### Page extract:
☆ ☆ ☆ ☆ ☆
On Jul 24, 11:42 am, Klaus <k...@ph.ed.ac.uk> wrote:
> Hi Tom,
>
> I think it is confusing when straight lines are not a generalisation
> of the h/v CPs. As it stands, they relate to the chosen output
> projection, chosen at the optimisation time, which of course can be
> changed before stitching.

It is true that at present both h/v and line controls imply
straightness in the output projection. That is what I think needs to
be changed, for line controls anyway.

A "true straight line" optimizaton would make it possible to use line
controls as you suggest -- as a generalization of h/v controls. If
defined with CPs in two or more images, a true line control will force
alignment along that line, not just in some arbitrary "horizontal" or
"vertical" direction -- and regardless of whether the line is straight
in either the input or the pano: the only requirement is that it is
straight in reality.
>
> <mode=Paxman>
> What is the point in altering the software code, if you can get the
> great circle functionality by simply switching to rectilinear output
> at optimisation time?
> </mode=Paxman>
>
> One reason might be, that you want to use that funcionality with fov
>
> >180 degrees. Does that happen often enough?

In fact the widest field practical in a rectilinear projection is more
like 125 degrees. Someone making spherical panos, as I mainly do,
could often make good use of straight lines that span a bigger angle.
☆ ☆ ☆ ☆ ☆
### Exercise 1:
Please copy the passage from the panorama thread that begins at "On Jul 24, 11:42" and stops after "changed before stitching.".
### Exercise 2:
List every personal name that appears in the panorama thread.
### Exercise 3:
Summarize the panorama thread in two sentences.
The entries can be set aside; none of what follows draws on them.

### Recorded information:
☆ ☆ ☆ ☆ ☆
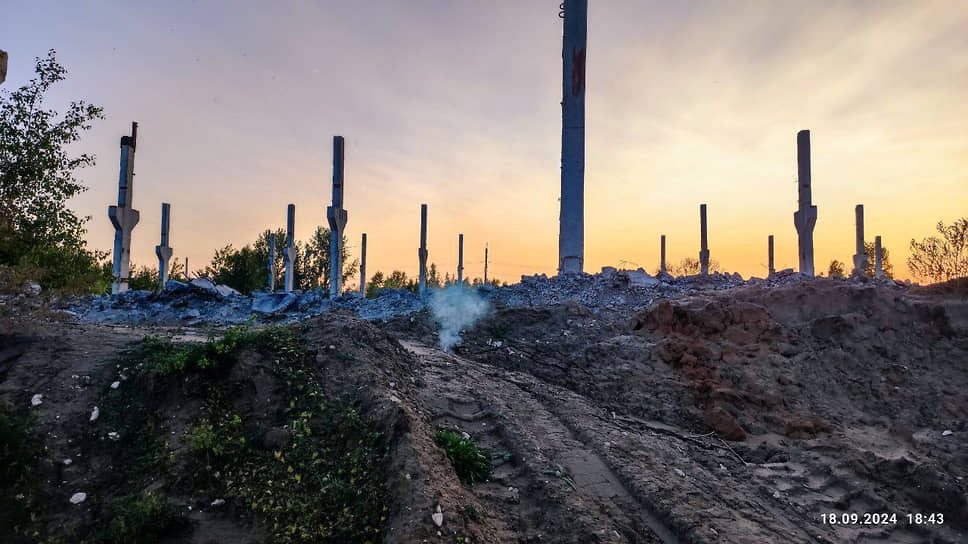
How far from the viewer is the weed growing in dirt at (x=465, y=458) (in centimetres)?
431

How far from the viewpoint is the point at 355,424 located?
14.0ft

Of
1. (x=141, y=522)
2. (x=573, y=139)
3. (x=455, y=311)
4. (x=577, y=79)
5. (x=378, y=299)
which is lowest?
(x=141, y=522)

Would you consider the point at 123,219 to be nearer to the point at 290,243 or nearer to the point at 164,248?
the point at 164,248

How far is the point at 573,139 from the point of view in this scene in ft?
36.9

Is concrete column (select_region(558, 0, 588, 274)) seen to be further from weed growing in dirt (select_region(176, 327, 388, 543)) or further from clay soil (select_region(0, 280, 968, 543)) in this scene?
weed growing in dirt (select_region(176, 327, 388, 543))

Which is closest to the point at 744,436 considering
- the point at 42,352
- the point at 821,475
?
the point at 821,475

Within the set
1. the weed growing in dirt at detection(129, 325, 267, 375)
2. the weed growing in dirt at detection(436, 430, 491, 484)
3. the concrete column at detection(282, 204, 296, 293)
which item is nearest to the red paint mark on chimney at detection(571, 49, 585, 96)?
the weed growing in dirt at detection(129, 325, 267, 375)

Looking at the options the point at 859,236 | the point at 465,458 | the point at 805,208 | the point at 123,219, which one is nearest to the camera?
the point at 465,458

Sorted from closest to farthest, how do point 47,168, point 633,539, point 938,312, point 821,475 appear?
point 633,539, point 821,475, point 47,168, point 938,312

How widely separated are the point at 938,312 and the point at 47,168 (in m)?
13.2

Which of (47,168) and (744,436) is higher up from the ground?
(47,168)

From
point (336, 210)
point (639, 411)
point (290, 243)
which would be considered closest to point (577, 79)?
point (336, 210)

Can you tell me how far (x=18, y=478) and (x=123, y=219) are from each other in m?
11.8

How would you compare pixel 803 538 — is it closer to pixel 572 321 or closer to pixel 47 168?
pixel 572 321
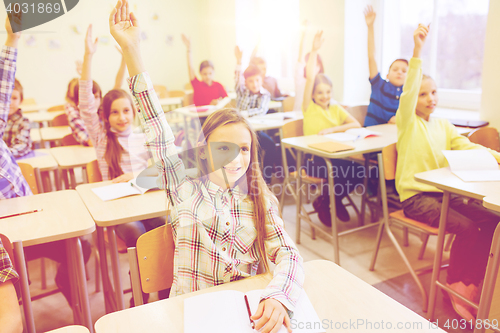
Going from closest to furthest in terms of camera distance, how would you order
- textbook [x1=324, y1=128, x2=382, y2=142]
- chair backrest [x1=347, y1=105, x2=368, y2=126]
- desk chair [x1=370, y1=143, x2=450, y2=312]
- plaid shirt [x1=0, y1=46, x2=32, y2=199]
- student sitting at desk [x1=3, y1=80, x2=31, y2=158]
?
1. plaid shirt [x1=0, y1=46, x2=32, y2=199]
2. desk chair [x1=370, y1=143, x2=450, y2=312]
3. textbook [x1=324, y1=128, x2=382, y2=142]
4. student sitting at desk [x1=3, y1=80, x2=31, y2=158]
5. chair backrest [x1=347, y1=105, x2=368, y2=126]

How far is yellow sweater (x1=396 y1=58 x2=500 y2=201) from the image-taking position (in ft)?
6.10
☆ ☆ ☆ ☆ ☆
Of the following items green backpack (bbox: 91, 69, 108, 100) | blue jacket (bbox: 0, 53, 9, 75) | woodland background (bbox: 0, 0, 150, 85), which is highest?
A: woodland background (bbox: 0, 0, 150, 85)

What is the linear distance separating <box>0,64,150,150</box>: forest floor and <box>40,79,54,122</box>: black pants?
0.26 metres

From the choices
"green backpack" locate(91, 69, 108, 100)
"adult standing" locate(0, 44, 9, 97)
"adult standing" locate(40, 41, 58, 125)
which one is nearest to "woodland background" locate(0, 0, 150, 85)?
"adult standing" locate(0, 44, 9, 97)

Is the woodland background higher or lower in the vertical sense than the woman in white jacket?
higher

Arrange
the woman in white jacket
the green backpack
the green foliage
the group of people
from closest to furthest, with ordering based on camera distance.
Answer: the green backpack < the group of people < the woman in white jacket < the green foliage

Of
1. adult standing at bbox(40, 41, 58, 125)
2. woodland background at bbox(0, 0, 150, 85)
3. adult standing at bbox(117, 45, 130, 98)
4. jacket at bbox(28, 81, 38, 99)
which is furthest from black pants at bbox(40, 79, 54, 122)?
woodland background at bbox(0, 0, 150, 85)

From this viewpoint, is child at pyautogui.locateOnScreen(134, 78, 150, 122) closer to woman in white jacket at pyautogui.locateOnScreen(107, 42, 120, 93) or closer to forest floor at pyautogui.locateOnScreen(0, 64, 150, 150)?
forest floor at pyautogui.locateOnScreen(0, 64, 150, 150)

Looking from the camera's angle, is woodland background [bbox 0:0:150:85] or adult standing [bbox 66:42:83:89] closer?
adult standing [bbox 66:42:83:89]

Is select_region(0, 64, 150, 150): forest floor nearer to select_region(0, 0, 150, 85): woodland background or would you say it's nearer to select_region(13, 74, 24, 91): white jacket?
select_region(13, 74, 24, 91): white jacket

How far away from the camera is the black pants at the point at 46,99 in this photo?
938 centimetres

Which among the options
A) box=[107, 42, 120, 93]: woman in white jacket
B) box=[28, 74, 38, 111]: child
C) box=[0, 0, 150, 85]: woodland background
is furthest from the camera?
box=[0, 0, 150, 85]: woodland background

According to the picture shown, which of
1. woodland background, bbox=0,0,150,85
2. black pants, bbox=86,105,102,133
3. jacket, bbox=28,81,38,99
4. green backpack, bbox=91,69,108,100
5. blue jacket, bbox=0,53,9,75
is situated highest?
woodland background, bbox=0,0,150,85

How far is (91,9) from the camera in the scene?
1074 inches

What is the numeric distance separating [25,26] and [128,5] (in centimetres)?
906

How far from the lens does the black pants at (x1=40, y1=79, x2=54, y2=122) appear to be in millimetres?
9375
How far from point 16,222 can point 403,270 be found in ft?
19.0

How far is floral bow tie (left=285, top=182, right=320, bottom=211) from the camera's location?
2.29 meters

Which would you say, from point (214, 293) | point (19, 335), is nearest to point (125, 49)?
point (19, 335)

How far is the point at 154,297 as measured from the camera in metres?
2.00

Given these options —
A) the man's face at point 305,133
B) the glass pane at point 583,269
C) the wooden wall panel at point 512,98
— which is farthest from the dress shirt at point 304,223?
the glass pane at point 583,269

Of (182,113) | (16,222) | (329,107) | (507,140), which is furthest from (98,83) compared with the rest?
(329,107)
☆ ☆ ☆ ☆ ☆
### Task solution 1:
On Jul 24, 11:42 am, Klaus <k...@ph.ed.ac.uk> wrote:
> Hi Tom,
>
> I think it is confusing when straight lines are not a generalisation
> of the h/v CPs. As it stands, they relate to the chosen output
> projection, chosen at the optimisation time, which of course can be
> changed before stitching.

### Task solution 2:
Klaus
Tom
Paxman

### Task solution 3:
The reply agrees that both h/v and line controls currently imply straightness in the output projection, and it argues that this should change for line controls. A true straight-line optimization would let line controls serve as a generalization of h/v controls, requiring only that the line be straight in reality, and this would help someone making spherical panoramas because a rectilinear projection is practical only up to about 125 degrees.